Required action:
Copy out the lines below that hold the word "camera".

Entries taken from a collection:
□ □ □ □ □ □ □

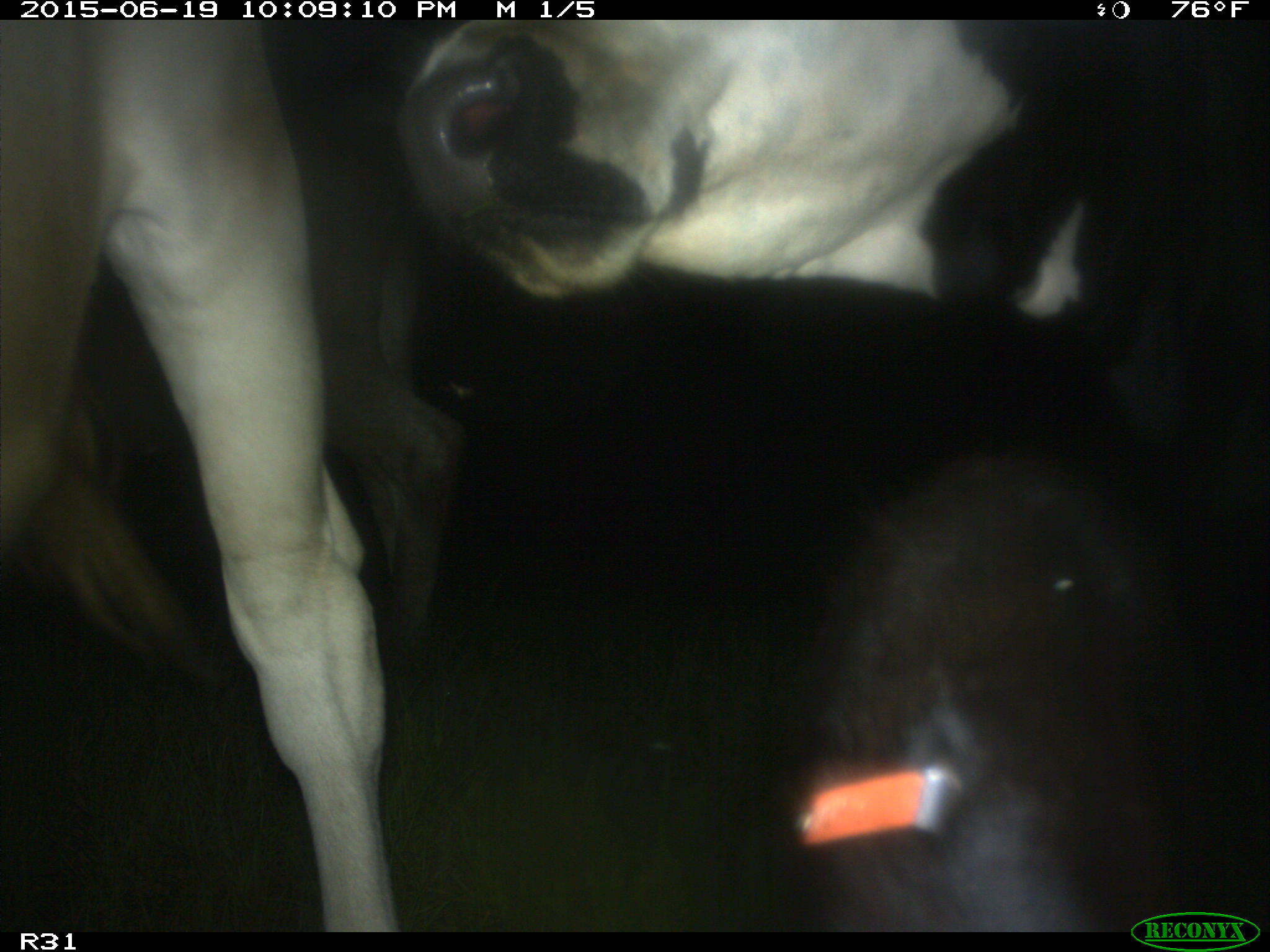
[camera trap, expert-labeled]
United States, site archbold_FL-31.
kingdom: Animalia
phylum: Chordata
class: Mammalia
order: Artiodactyla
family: Bovidae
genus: Bos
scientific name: Bos taurus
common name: domestic cow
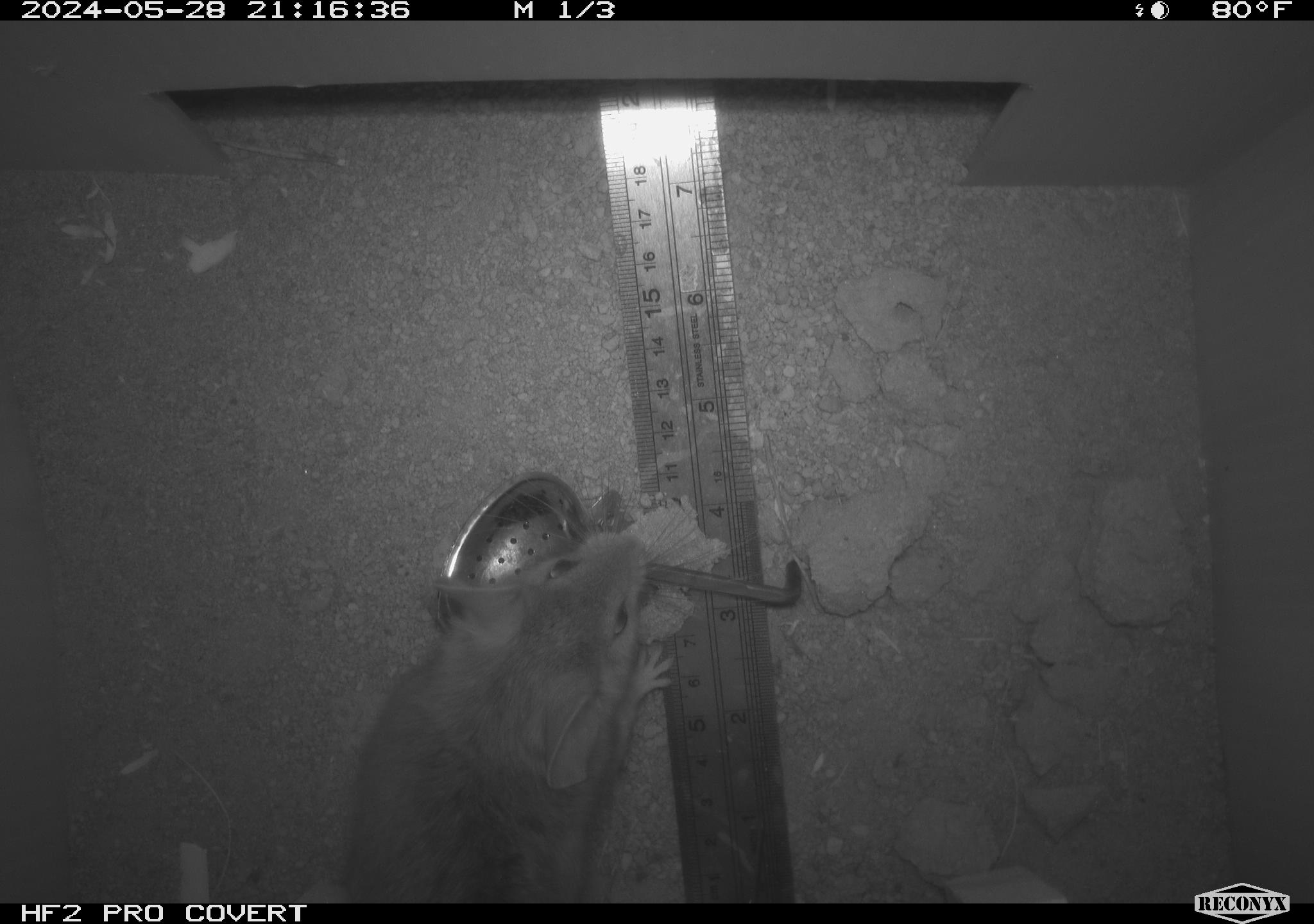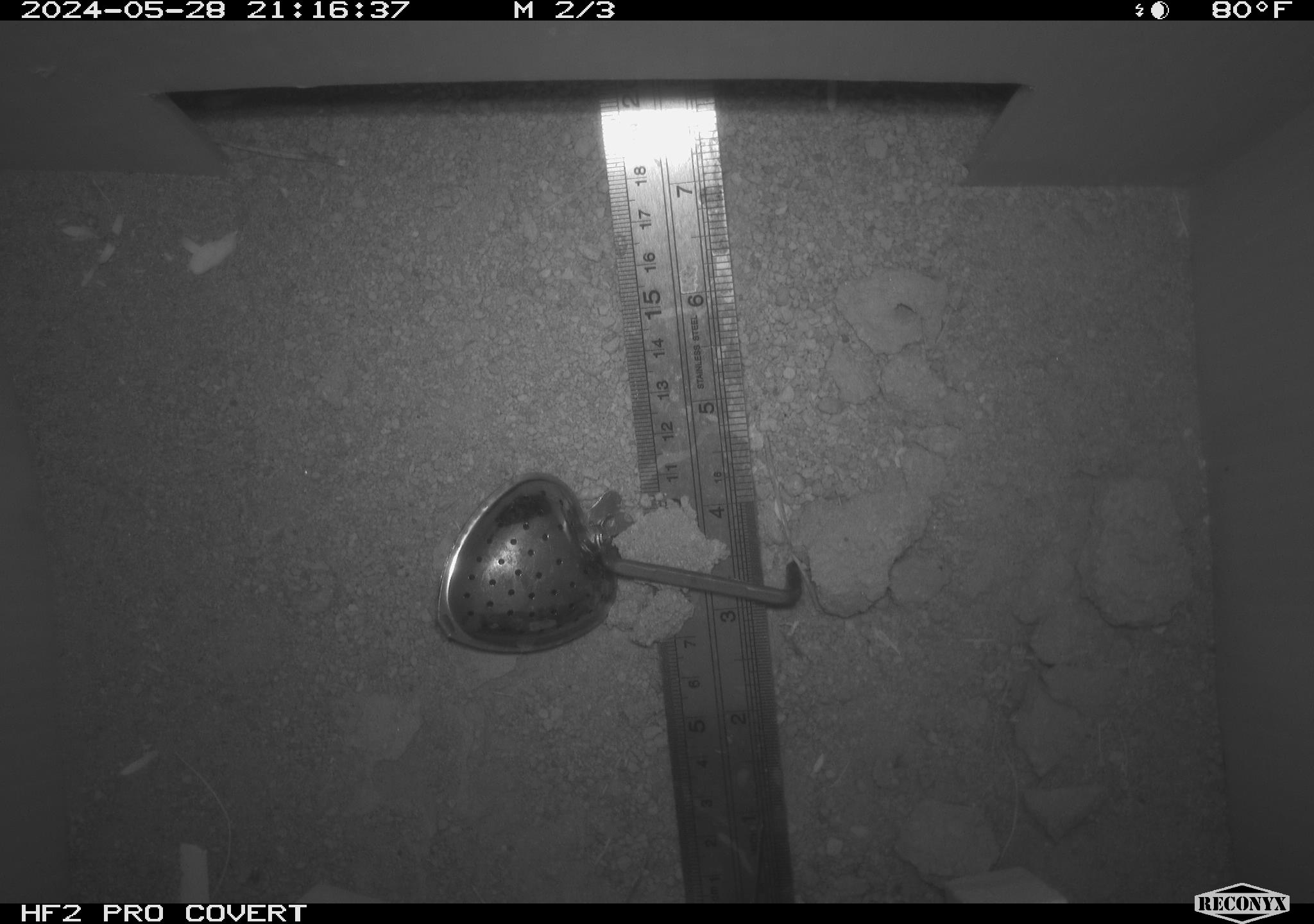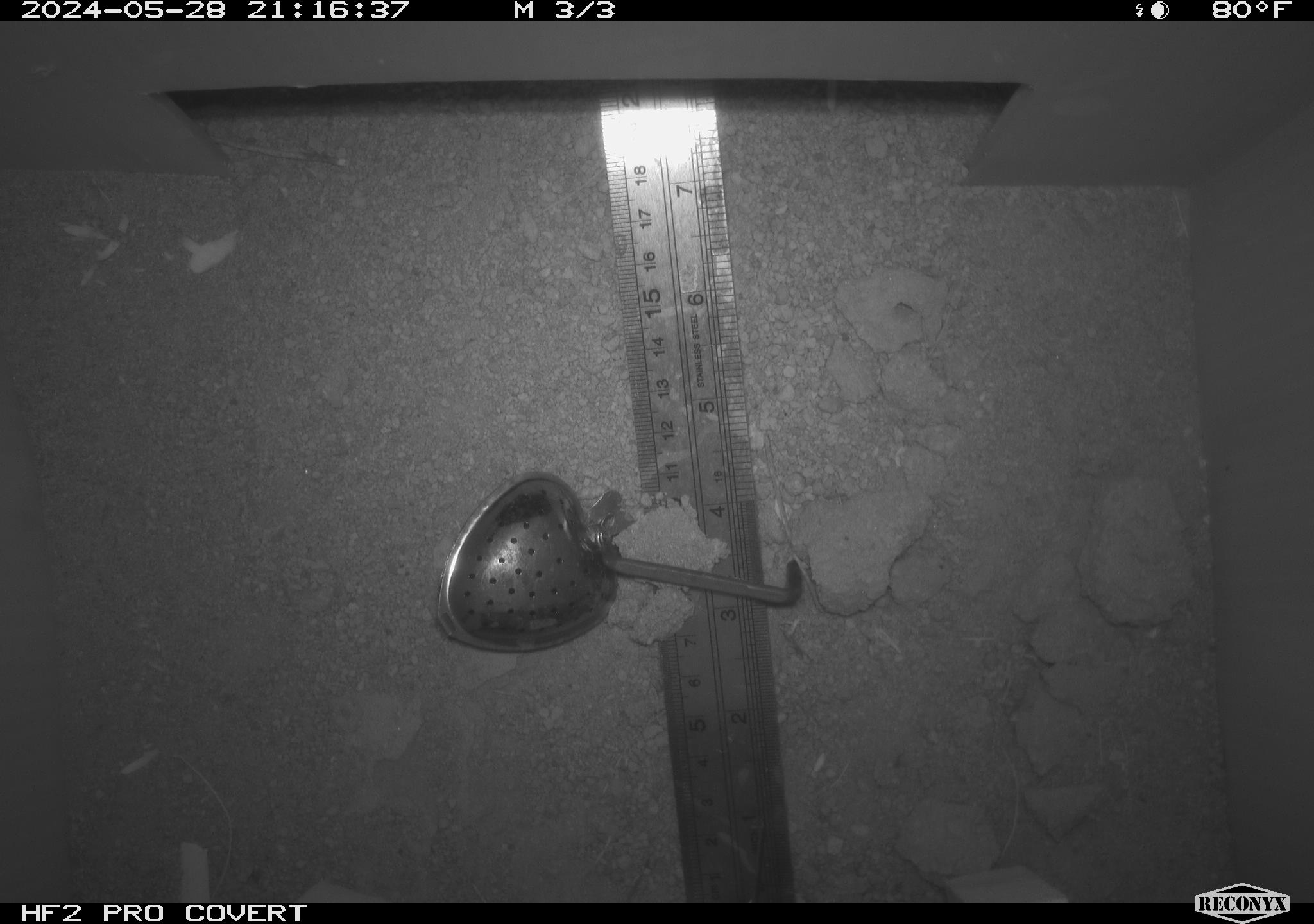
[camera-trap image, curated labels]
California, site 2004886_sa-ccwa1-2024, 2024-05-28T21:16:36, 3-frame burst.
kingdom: Animalia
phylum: Chordata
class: Mammalia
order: Rodentia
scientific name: Rodentia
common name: woodrat or rat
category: woodrat or rat species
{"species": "woodrat or rat species (woodrat or rat) (Rodentia)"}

□ □ □ □ □ □ □

Answer box:
[camera trap, expert-labeled]
[camera-trap image, curated labels]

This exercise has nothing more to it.